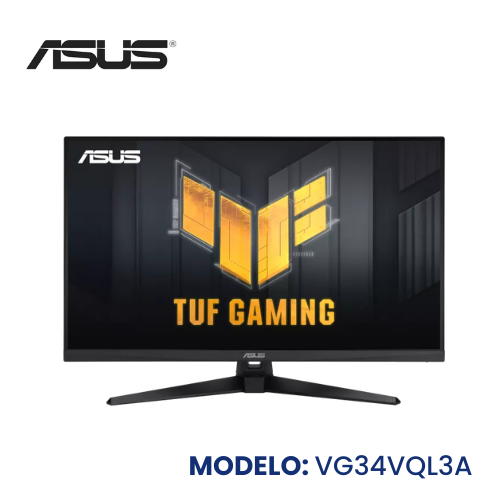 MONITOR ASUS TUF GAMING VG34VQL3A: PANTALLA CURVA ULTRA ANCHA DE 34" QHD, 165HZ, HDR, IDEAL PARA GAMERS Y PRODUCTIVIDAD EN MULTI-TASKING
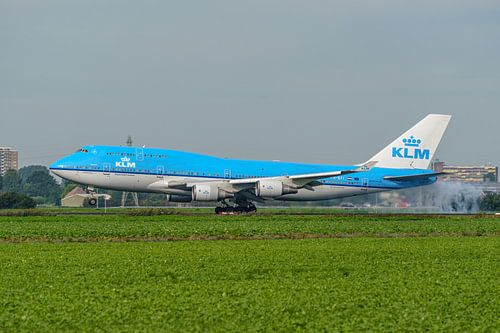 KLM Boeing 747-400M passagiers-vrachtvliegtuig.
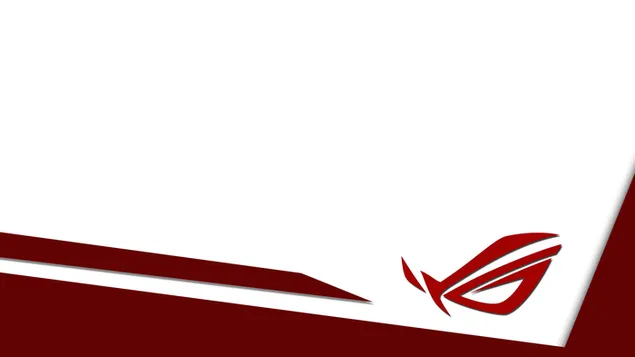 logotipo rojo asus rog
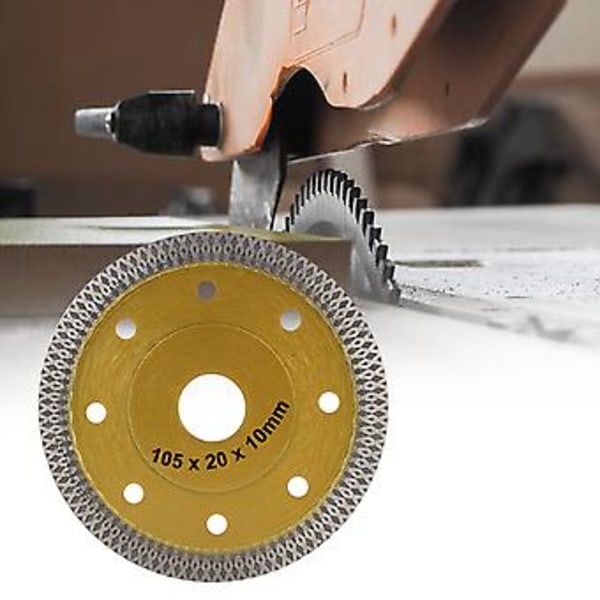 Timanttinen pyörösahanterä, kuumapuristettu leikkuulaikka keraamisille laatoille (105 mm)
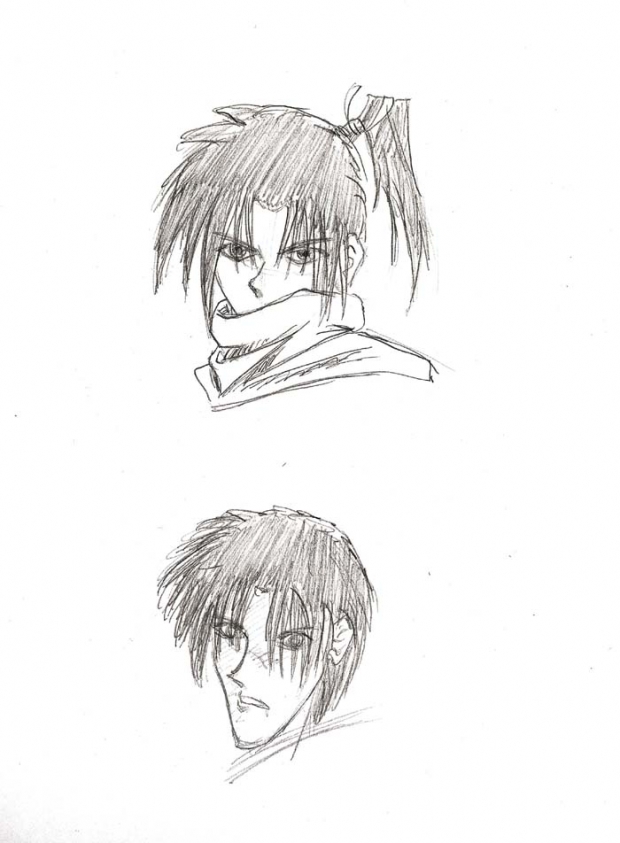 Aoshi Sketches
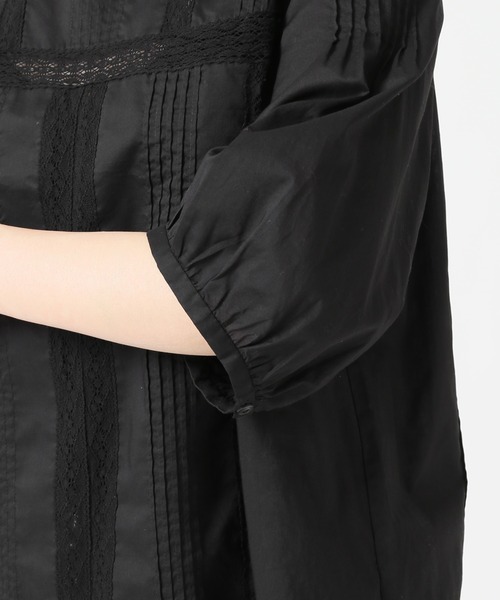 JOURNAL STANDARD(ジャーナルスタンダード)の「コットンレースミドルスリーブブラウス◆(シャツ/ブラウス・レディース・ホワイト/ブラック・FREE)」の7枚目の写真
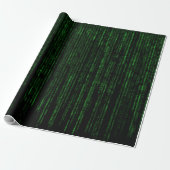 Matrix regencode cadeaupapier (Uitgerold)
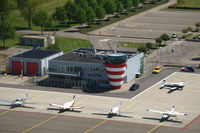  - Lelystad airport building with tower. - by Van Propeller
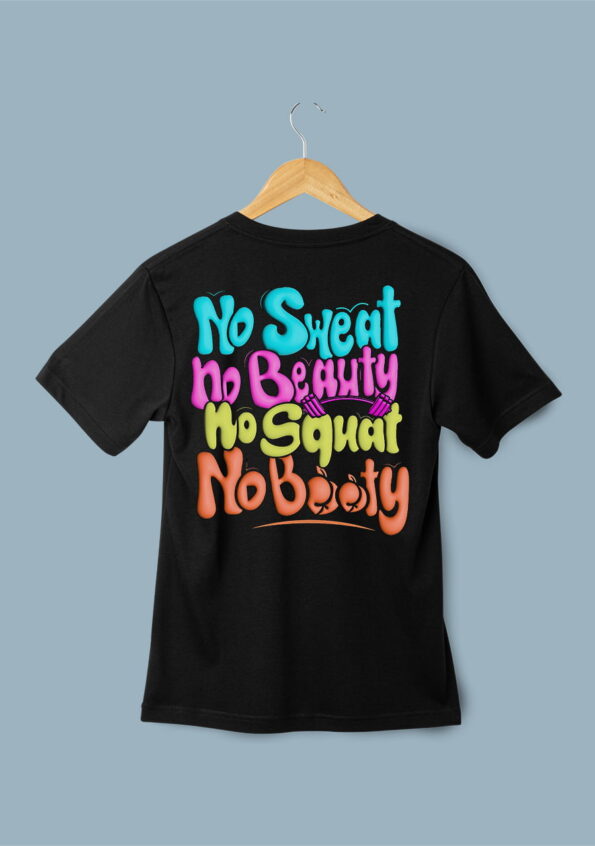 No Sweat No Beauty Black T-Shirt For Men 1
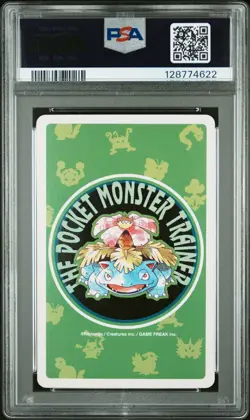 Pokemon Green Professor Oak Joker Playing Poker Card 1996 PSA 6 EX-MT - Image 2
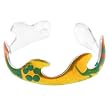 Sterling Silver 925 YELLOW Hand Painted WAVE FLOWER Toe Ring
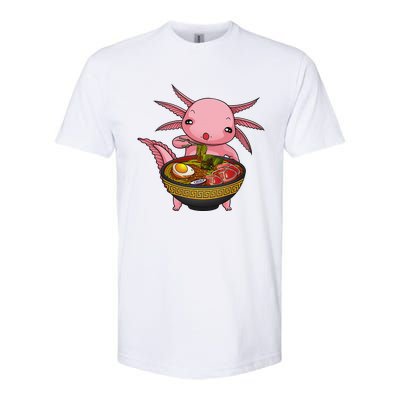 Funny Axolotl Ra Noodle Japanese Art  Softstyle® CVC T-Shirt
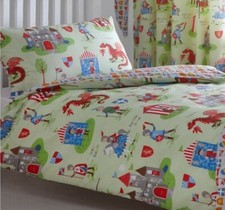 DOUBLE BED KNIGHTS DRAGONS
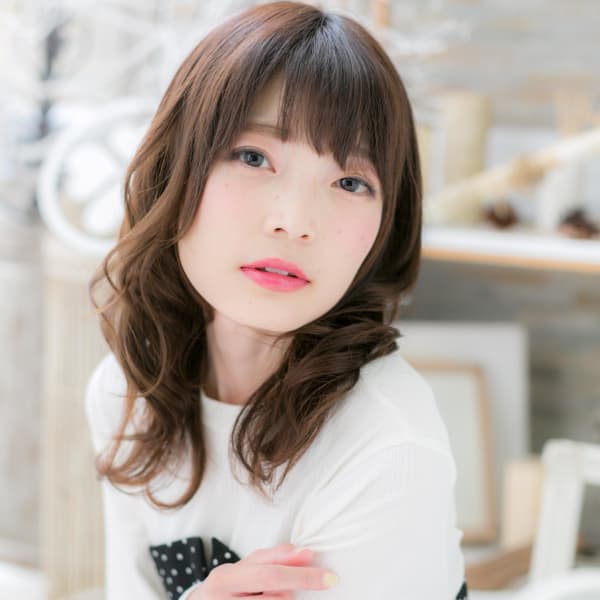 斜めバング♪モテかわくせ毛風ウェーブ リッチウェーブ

□ □ □ □ □

WORK TO COMPLETE »
Start at the first line of the records and write out everything up to and including the line containing "Aoshi Sketches". No pictures.

TASK RESULT »
 MONITOR ASUS TUF GAMING VG34VQL3A: PANTALLA CURVA ULTRA ANCHA DE 34" QHD, 165HZ, HDR, IDEAL PARA GAMERS Y PRODUCTIVIDAD EN MULTI-TASKING
 KLM Boeing 747-400M passagiers-vrachtvliegtuig.
 logotipo rojo asus rog
 Timanttinen pyörösahanterä, kuumapuristettu leikkuulaikka keraamisille laatoille (105 mm)
 Aoshi Sketches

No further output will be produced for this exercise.